Faced with resistance from several online porn giants, the French digital watchdog initiated the first stage of an unprecedented standoff a few days ago. Since the beginning of June, access to the pornographic platforms Pornhub, YouPorn, and RedTube has been impossible from France. This sudden disappearance is not the result of a bug, but a strategic choice by the Aylo group, the owner of these sites, which preferred to withdraw from the French market rather than comply with the new age verification requirement imposed by the SREN law, which came into force in 2025. This legislation, supported by Arcom, now requires all adult sites to prevent access to minors through strict age control, under penalty of blocking or delisting.
Arcom isn't done
After Aylo's withdrawal, Arcom continues its hunt for recalcitrant platforms. Five major sites — XNXX, XVideos, XHamster, XHamsterLive, and Tnaflix — have just received a letter of observation, the first step in a procedure that could lead to their blocking or delisting in France. These platforms, hosted in Cyprus or the Czech Republic, have not implemented a compliant age verification system, often relying on a simple declaration button, which the regulator considers insufficient.
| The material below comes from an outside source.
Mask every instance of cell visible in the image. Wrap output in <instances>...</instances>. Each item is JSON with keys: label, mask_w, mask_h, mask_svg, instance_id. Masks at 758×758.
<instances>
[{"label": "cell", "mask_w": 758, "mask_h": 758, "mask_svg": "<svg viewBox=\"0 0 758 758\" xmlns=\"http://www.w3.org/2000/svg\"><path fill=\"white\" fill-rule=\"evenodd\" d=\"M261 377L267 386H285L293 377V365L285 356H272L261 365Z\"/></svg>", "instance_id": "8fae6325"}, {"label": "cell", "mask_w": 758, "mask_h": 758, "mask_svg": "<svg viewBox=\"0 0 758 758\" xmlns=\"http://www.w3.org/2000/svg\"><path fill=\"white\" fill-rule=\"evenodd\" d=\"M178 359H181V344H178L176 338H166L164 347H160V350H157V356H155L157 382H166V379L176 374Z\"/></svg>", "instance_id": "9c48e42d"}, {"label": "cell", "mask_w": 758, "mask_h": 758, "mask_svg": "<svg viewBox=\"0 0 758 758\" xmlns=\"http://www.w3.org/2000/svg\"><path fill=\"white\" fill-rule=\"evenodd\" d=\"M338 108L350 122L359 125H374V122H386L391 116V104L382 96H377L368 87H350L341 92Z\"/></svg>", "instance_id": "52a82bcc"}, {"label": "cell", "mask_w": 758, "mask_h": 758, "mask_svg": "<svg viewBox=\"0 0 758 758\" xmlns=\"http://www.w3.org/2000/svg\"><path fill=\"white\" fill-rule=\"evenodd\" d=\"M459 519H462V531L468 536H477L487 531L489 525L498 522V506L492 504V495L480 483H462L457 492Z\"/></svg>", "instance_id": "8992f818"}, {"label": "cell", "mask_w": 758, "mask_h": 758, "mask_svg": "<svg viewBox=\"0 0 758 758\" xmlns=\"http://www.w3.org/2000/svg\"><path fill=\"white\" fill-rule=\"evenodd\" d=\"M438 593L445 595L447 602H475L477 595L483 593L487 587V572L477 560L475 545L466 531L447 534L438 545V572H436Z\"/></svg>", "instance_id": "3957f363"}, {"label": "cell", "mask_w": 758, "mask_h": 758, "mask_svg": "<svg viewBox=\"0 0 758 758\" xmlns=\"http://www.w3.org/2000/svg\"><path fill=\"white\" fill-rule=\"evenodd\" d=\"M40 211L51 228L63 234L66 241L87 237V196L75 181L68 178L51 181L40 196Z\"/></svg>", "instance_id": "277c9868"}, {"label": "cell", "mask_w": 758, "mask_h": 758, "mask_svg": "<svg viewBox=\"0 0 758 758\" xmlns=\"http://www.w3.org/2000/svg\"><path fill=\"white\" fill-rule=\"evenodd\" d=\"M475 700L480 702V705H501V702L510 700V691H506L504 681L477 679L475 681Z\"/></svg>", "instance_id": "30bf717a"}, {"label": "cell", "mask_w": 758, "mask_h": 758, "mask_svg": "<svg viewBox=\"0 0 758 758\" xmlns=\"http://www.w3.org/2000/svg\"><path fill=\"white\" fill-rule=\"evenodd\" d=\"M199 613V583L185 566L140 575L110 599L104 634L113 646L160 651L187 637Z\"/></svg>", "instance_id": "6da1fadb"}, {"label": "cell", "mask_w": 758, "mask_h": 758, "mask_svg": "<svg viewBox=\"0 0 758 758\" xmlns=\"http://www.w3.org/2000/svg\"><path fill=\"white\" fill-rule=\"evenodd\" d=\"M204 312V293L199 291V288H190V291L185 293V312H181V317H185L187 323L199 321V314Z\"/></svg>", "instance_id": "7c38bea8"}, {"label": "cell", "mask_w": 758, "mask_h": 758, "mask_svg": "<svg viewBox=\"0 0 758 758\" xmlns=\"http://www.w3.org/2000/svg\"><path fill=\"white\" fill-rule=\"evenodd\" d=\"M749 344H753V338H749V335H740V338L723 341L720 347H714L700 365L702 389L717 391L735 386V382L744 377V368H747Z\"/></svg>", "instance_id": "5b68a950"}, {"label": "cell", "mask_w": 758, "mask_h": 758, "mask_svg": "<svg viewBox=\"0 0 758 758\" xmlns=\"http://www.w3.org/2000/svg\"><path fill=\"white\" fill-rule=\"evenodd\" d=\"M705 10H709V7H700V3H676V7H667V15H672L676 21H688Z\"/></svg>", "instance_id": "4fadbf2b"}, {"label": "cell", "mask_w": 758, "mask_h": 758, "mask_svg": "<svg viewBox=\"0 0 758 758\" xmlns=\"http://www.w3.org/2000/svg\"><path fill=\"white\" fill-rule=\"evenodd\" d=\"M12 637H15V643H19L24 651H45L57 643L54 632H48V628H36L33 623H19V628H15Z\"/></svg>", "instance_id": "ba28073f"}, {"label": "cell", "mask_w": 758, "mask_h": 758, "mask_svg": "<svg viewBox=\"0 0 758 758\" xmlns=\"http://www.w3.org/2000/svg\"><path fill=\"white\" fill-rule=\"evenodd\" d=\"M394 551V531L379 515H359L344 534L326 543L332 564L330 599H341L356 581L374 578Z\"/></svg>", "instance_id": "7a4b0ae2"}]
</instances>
However, this warning is not insignificant: it is a formal warning, giving publishers one last chance to comply before Arcom contacts Internet service providers or search engines to cut off access to their content from France. An approach that could, in the long term, place the sites concerned in the same situation as Pornhub, RedTube, and Youporn.
X platforms cite privacy
To justify its withdrawal from the French market, Aylo puts forward a strong argument: the protection of its users' privacy. The group refuses to collect sensitive data, such as identity documents or selfies, believing that these procedures are too intrusive and expose them to the risk of data leaks. While the company has everything to gain by not lifting a finger, it also advocates for an age verification solution carried out upstream, by the operating system or a third-party application.
The French system nevertheless attempts to reconcile age control and privacy, by imposing the principle of “double anonymity”: the verification is carried out by an external service provider, which only attests to the user’s majority to the site, without transmitting personal information.
Europe accelerates on a common solution
The difficulty of imposing uniform regulation at the European Union level has pushed Brussels to accelerate the development of a cross-border age verification tool. The European Commission, supported by Arcom and other national regulators, thus wishes to harmonize practices and prevent platforms from being able to exploit regulatory differences between Member States. The upcoming guidelines should encourage, or even force, adult sites to adopt this new tool, even if European legislation does not allow, at this stage, to impose a single system.
Beyond the technical issue, the closure of the major free platforms reopens the debate on the sustainability of an economic model based on free access and the absence of control. Some observers see this as the beginning of an era where access to online pornography could become chargeable or conditional on more cumbersome procedures, disrupting the habits of the millions of French Internet users concerned.